Some records:
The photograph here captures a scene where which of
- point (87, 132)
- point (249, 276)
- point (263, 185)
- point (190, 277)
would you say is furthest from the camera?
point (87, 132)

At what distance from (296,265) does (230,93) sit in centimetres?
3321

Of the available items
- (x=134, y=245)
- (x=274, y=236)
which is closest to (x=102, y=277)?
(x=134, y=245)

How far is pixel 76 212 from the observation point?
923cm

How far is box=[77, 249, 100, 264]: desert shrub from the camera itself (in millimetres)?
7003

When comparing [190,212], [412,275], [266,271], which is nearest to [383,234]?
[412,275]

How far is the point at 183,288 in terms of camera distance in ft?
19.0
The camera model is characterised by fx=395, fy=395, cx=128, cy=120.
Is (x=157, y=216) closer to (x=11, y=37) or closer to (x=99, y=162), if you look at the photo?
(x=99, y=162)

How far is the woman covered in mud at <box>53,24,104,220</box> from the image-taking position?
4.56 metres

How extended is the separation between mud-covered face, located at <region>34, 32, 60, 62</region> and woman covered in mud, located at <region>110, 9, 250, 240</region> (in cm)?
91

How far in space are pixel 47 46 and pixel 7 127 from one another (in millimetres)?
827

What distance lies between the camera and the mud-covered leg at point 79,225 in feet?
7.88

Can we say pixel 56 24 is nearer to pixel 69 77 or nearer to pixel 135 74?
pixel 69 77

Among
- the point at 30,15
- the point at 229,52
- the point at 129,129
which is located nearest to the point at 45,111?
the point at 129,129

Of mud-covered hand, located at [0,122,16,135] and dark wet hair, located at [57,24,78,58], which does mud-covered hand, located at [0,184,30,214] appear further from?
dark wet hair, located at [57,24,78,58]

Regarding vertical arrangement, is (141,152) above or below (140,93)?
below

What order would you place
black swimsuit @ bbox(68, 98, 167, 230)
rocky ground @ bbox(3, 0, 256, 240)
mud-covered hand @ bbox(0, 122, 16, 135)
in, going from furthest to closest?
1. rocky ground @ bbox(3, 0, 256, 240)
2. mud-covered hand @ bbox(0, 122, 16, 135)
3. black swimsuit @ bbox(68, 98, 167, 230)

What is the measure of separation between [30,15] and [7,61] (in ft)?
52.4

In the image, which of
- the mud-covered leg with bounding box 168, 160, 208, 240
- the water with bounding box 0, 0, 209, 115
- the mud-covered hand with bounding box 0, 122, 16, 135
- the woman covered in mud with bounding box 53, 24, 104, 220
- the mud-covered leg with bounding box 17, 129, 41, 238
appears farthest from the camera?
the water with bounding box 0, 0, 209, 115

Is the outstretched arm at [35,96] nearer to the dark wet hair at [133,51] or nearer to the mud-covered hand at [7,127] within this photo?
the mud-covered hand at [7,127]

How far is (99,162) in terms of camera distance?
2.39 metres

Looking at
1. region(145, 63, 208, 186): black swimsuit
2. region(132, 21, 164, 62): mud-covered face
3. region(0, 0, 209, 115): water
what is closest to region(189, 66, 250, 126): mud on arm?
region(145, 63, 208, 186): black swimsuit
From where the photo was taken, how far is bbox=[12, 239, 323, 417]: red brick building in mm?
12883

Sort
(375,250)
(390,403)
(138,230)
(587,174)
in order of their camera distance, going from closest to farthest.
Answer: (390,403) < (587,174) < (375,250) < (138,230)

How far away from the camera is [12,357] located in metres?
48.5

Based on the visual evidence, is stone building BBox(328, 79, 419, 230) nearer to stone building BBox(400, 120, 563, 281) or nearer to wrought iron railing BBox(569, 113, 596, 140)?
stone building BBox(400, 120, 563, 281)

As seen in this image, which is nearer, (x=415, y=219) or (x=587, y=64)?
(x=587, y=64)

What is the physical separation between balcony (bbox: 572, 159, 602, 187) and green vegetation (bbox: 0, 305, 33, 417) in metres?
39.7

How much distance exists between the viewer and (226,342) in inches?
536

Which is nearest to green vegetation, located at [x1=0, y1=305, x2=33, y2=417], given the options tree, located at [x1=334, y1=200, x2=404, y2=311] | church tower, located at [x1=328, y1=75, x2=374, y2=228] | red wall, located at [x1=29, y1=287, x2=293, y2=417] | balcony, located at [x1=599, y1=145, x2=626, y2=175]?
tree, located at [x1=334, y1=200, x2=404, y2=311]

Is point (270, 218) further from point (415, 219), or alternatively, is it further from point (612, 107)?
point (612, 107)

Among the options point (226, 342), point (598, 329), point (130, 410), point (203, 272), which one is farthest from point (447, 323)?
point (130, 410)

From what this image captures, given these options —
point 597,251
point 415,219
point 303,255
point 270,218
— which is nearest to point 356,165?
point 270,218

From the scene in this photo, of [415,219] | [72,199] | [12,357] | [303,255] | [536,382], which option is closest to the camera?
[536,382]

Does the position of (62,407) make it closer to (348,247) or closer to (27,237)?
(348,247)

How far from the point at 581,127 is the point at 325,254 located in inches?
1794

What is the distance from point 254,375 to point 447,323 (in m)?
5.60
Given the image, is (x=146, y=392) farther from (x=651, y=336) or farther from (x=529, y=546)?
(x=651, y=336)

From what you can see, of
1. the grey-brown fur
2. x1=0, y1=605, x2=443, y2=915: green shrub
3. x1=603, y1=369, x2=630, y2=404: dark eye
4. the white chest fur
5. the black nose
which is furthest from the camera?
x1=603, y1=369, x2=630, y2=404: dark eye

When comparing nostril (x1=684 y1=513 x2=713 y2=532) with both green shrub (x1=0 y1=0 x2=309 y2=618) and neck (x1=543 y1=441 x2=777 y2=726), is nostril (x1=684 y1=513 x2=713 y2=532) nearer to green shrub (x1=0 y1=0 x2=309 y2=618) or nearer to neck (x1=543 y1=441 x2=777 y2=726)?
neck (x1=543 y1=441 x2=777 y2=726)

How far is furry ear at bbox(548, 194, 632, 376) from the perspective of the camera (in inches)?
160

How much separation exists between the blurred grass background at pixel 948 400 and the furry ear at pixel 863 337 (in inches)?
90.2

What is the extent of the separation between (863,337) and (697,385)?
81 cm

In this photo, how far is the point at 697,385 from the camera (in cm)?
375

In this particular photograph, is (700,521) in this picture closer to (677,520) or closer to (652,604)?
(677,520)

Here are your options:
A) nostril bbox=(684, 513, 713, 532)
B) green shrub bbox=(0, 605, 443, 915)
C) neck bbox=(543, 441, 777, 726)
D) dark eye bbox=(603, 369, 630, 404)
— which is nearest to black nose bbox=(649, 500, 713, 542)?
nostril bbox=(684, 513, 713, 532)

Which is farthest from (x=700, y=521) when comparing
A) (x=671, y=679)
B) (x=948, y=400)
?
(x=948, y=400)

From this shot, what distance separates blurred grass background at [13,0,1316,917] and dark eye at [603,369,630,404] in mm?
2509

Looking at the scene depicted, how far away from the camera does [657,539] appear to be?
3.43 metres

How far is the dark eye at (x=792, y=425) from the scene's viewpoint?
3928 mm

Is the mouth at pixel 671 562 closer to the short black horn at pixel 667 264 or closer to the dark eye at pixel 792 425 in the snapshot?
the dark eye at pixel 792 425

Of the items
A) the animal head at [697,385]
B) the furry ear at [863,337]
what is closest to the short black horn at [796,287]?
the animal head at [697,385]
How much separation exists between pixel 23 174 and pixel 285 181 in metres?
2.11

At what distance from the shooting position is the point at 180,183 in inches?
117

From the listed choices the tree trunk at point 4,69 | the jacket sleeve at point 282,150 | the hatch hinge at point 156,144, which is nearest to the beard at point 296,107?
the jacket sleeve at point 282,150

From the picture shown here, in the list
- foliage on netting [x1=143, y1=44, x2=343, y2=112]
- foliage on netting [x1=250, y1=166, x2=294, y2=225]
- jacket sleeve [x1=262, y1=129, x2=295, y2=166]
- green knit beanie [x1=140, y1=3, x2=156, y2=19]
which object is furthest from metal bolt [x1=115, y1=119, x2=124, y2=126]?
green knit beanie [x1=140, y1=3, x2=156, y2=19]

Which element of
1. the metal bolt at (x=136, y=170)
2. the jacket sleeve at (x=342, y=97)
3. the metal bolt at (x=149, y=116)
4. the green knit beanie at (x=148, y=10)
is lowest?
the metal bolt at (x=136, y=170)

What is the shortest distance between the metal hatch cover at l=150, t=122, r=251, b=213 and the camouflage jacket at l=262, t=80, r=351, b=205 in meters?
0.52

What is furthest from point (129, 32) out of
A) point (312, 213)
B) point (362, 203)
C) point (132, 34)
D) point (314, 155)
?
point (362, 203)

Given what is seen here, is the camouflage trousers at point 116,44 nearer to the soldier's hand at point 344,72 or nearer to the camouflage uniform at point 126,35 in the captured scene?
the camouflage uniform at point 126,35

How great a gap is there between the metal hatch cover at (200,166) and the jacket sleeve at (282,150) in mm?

▶ **Request**
Quote exactly what appears from the line containing "Which element of" through the final line of the listing above, including both of those lines.

▶ **Reply**
Which element of
1. the metal bolt at (x=136, y=170)
2. the jacket sleeve at (x=342, y=97)
3. the metal bolt at (x=149, y=116)
4. the green knit beanie at (x=148, y=10)
is lowest?
the metal bolt at (x=136, y=170)

What is the shortest distance between the metal hatch cover at l=150, t=122, r=251, b=213 and the camouflage jacket at l=262, t=80, r=351, b=205 in meters?
0.52

What is furthest from point (129, 32) out of
A) point (312, 213)
B) point (362, 203)
C) point (132, 34)
D) point (314, 155)
?
point (362, 203)

Given what is seen here, is the camouflage trousers at point 116,44 nearer to the soldier's hand at point 344,72 or nearer to the camouflage uniform at point 126,35 in the captured scene?
the camouflage uniform at point 126,35

How great a gap is there between the metal hatch cover at (200,166) and the jacket sleeve at (282,150) in mm?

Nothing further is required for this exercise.